◆ EXERCISE TASKS
1. According to the Phillies blog post, whose workouts and routines did Kendrick reportedly try to copy?
2. Translate this sentence from the Phillies blog post into Spanish: "He was great the last 2 months of the season, but every single one of you never expected it to last."

Kyle Kendrick.  I really don’t have much to say about him.  I’ve watched 90% of his career pitches and the bottom line is, I don’t like him.  You never know what you’re going to get.  He was great the last 2 months of the season, but every single one of you never expected it to last.  I read that after Halladay arrived with the Phillies that Kendrick tried to mimic Halladay’s work outs and routines.  I think he has always tried to hard to be other people and not just be himself.  Until he figures out who he is, we’ll never know and we’ll never know who is going to show up to pitch.  I say trade him.  I hope he does well in his career, it just doesn’t need to be in Philly. 

How do you compete for a pennant when you don’t have your perennial all star first and second basemen?  You don’t.  There’s reason enough for why this team was .500 this year.  I should have typed that first and ended the blog after 25 words.  Sure, it will be different next year.  Barring off season injuries, Utley and Howard will start game one next year, but what will the Phillies get from them?

Extracted page text data:
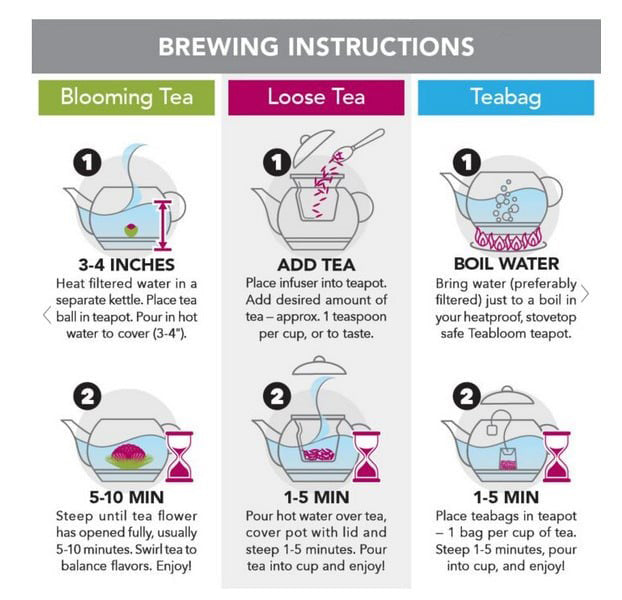 BREWING INSTRUCTIONS

Blooming Tea

1

3-4 INCHES
Heat filtered water in a separate kettle. Place tea ball in teapot. Pour in hot water to cover (3-4").

2

5-10 MIN
Steep until tea flower has opened fully, usually 5-10 minutes. Swirl tea to balance flavors. Enjoy!

Loose Tea

1

ADD TEA
Place infuser into teapot. Add desired amount of tea – approx. 1 teaspoon per cup, or to taste.

2

1-5 MIN
Pour hot water over tea, cover pot with lid and steep 1-5 minutes. Pour tea into cup and enjoy!

Teabag

1

BOIL WATER
Bring water (preferably filtered) just to a boil in your heatproof, stovetop safe Teabloom teapot.

2

1-5 MIN
Place teabags in teapot – 1 bag per cup of tea. Steep 1-5 minutes, pour into cup, and enjoy!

◆ TASK ANSWERS
1. Halladay's.

2. Estuvo genial los últimos 2 meses de la temporada, pero ni uno solo de ustedes esperó nunca que durara.